Using the guidance given in TFS Derivatives Ltd v Morgan it applied the blue pencil test that you can only strike out or sever parts of a contract provided you do not change the sense overall.
The case is interesting in that the court rejected the employee’s argument that low salary was a relevant factor in considering the reasonableness of the non-compete clause. Her new employer’s interview notes also revealed that she was aware of confidential information and was willing to reveal it. Consequently new employers are advised not to make/keep such notes.
The employee in question, Adair (A), worked as a sales manager and had access to confidential information of NL.
Her contract contained a number of post termination provisions including a non-compete and a non-solicitation of customers and leads.

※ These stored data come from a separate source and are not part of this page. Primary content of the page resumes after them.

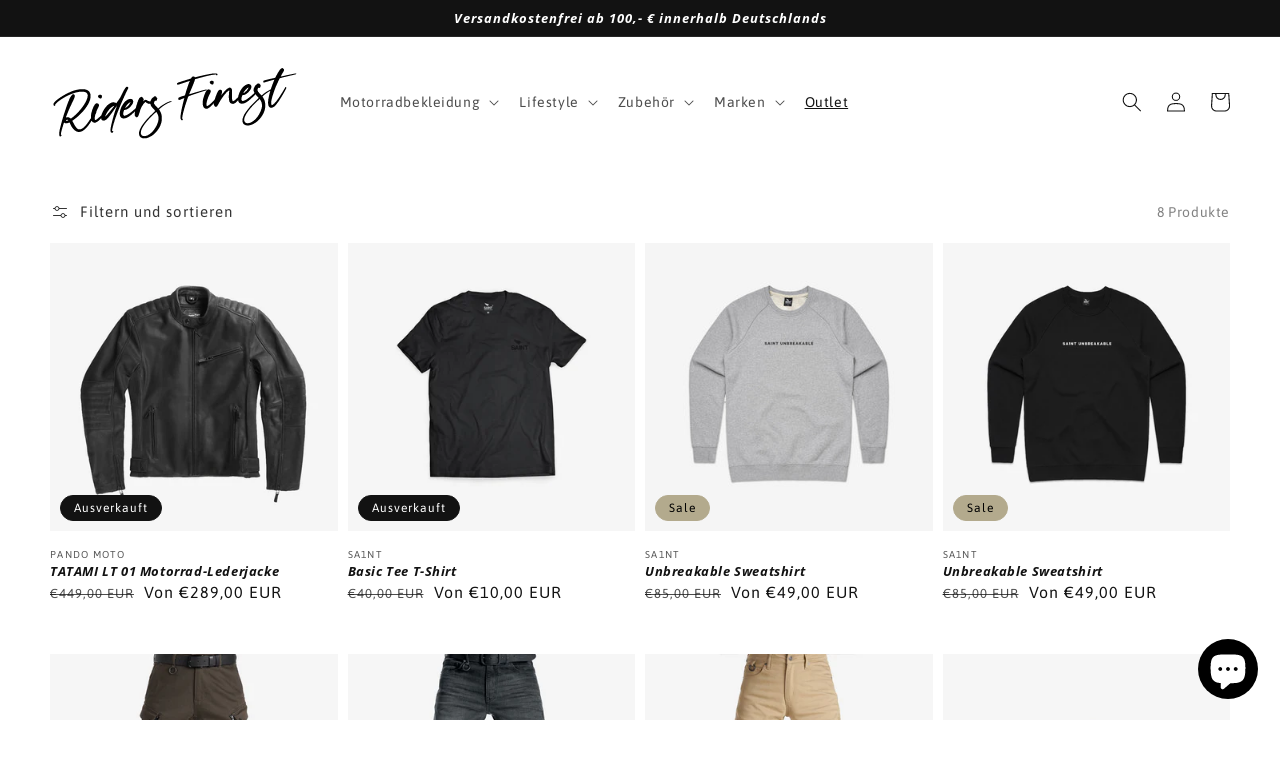

--- FILE ---
content_type: application/javascript; charset=utf-8
request_url: https://cs.complianz.io/cookie-solution/confs/js/59183725.js
body_size: -187
content:
_cmplc.csRC = { consApiKey: '9mZDl99UUt8wxLnlKGRhf678i4R7kX41', brand: 'Complianz', publicId: '178862a9-82c0-4d80-b835-edaf0a3084f7', floatingGroup: false };
_cmplc.csEnabled = true;
_cmplc.csPurposes = [1];
_cmplc.cpUpd = 1768485588;
_cmplc.csFeatures = {"geolocation_setting":true,"compliance_solution_white_labeling":1,"rejection_recovery":false,"full_customization":true,"multiple_languages":true,"mobile_app_integration":false};
_cmplc.csT = null;
_cmplc.googleConsentModeV2 = true;
_cmplc.totalNumberOfProviders = 9;


--- FILE ---
content_type: text/javascript
request_url: https://riders-finest.de/cdn/shop/t/1/assets/collection-filters-form.js?v=104076633749736072971632465410
body_size: 906
content:
class CollectionFiltersForm extends HTMLElement{constructor(){super(),this.filterData=[],this.onActiveFilterClick=this.onActiveFilterClick.bind(this),this.debouncedOnSubmit=debounce(event=>{this.onSubmitHandler(event)},500),this.querySelector("form").addEventListener("input",this.debouncedOnSubmit.bind(this)),window.addEventListener("popstate",this.onHistoryChange.bind(this));const facetWrapper=this.querySelector("#FacetsWrapperDesktop");facetWrapper&&facetWrapper.addEventListener("keyup",onKeyUpEscape)}onSubmitHandler(event){event.preventDefault();const formData=new FormData(event.target.closest("form")),searchParams=new URLSearchParams(formData).toString();this.renderPage(searchParams,event)}onActiveFilterClick(event){event.preventDefault(),this.toggleActiveFacets(),this.renderPage(new URL(event.currentTarget.href).searchParams.toString())}onHistoryChange(event){const searchParams=event.state?event.state.searchParams:"";this.renderPage(searchParams,null,!1)}toggleActiveFacets(disable=!0){document.querySelectorAll(".js-facet-remove").forEach(element=>{element.classList.toggle("disabled",disable)})}renderPage(searchParams,event,updateURLHash=!0){const sections=this.getSections(),countContainerDesktop=document.getElementById("CollectionProductCountDesktop");document.getElementById("CollectionProductGrid").querySelector(".collection").classList.add("loading"),document.getElementById("CollectionProductCount").classList.add("loading"),countContainerDesktop&&countContainerDesktop.classList.add("loading"),sections.forEach(section=>{const url=`${window.location.pathname}?section_id=${section.section}&${searchParams}`,filterDataUrl=element=>element.url===url;this.filterData.some(filterDataUrl)?this.renderSectionFromCache(filterDataUrl,event):this.renderSectionFromFetch(url,event)}),updateURLHash&&this.updateURLHash(searchParams)}renderSectionFromFetch(url,event){fetch(url).then(response=>response.text()).then(responseText=>{const html=responseText;this.filterData=[...this.filterData,{html,url}],this.renderFilters(html,event),this.renderProductGrid(html),this.renderProductCount(html)})}renderSectionFromCache(filterDataUrl,event){const html=this.filterData.find(filterDataUrl).html;this.renderFilters(html,event),this.renderProductGrid(html),this.renderProductCount(html)}renderProductGrid(html){document.getElementById("CollectionProductGrid").innerHTML=new DOMParser().parseFromString(html,"text/html").getElementById("CollectionProductGrid").innerHTML}renderProductCount(html){const count=new DOMParser().parseFromString(html,"text/html").getElementById("CollectionProductCount").innerHTML,container=document.getElementById("CollectionProductCount"),containerDesktop=document.getElementById("CollectionProductCountDesktop");container.innerHTML=count,container.classList.remove("loading"),containerDesktop&&(containerDesktop.innerHTML=count,containerDesktop.classList.remove("loading"))}renderFilters(html,event){const parsedHTML=new DOMParser().parseFromString(html,"text/html"),facetDetailsElements=parsedHTML.querySelectorAll("#CollectionFiltersForm .js-filter, #CollectionFiltersFormMobile .js-filter"),matchesIndex=element=>{const jsFilter=event?event.target.closest(".js-filter"):void 0;return jsFilter?element.dataset.index===jsFilter.dataset.index:!1},facetsToRender=Array.from(facetDetailsElements).filter(element=>!matchesIndex(element)),countsToRender=Array.from(facetDetailsElements).find(matchesIndex);facetsToRender.forEach(element=>{document.querySelector(`.js-filter[data-index="${element.dataset.index}"]`).innerHTML=element.innerHTML}),this.renderActiveFacets(parsedHTML),this.renderAdditionalElements(parsedHTML),countsToRender&&this.renderCounts(countsToRender,event.target.closest(".js-filter"))}renderActiveFacets(html){[".active-facets-mobile",".active-facets-desktop"].forEach(selector=>{const activeFacetsElement=html.querySelector(selector);activeFacetsElement&&(document.querySelector(selector).innerHTML=activeFacetsElement.innerHTML)}),this.toggleActiveFacets(!1)}renderAdditionalElements(html){[".mobile-facets__open",".mobile-facets__count",".sorting"].forEach(selector=>{html.querySelector(selector)&&(document.querySelector(selector).innerHTML=html.querySelector(selector).innerHTML)}),document.getElementById("CollectionFiltersFormMobile").closest("menu-drawer").bindEvents()}renderCounts(source,target){[".count-bubble",".facets__selected"].forEach(selector=>{const targetElement=target.querySelector(selector);source.querySelector(selector)&&targetElement&&(target.querySelector(selector).outerHTML=source.querySelector(selector).outerHTML)})}updateURLHash(searchParams){history.pushState({searchParams},"",`${window.location.pathname}${searchParams&&"?".concat(searchParams)}`)}getSections(){return[{id:"main-collection-product-grid",section:document.getElementById("main-collection-product-grid").dataset.id}]}}customElements.define("collection-filters-form",CollectionFiltersForm);class PriceRange extends HTMLElement{constructor(){super(),this.querySelectorAll("input").forEach(element=>element.addEventListener("change",this.onRangeChange.bind(this))),this.setMinAndMaxValues()}onRangeChange(event){this.adjustToValidValues(event.currentTarget),this.setMinAndMaxValues()}setMinAndMaxValues(){const inputs=this.querySelectorAll("input"),minInput=inputs[0],maxInput=inputs[1];maxInput.value&&minInput.setAttribute("max",maxInput.value),minInput.value&&maxInput.setAttribute("min",minInput.value),minInput.value===""&&maxInput.setAttribute("min",0),maxInput.value===""&&minInput.setAttribute("max",maxInput.getAttribute("max"))}adjustToValidValues(input){const value=Number(input.value),min=Number(input.getAttribute("min")),max=Number(input.getAttribute("max"));value<min&&(input.value=min),value>max&&(input.value=max)}}customElements.define("price-range",PriceRange);class FacetRemove extends HTMLElement{constructor(){super(),this.querySelector("a").addEventListener("click",event=>{event.preventDefault(),(this.closest("collection-filters-form")||document.querySelector("collection-filters-form")).onActiveFilterClick(event)})}}customElements.define("facet-remove",FacetRemove);
//# sourceMappingURL=/cdn/shop/t/1/assets/collection-filters-form.js.map?v=104076633749736072971632465410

A resigned to work for PL and NL sought to enforce the provisions against A and the new employer PL.
Importantly the court decided the non-compete clause as worded was too wide and unenforceable as a whole whilst the non-solicitation clause in contrast could be saved by applying the blue pencil test above.
Although the restrictive periods for both terms were deemed reasonable the wording of the former was too wide as A was “concerned” with a great number of the employer’s products which varied from the material to the tenuous so this was unreasonably wide as was the period of 5 years to which this clause applied as sales related information pertaining to the same had a much shorter shelf life.
With the second non-solicitation provision relating to A’s “direct access to or dealings with” it was held to be too uncertain and ambiguous as was the reference to “prospective customer” but here the blue pencil case saved the remainder of the clause which could then stand and “bite”.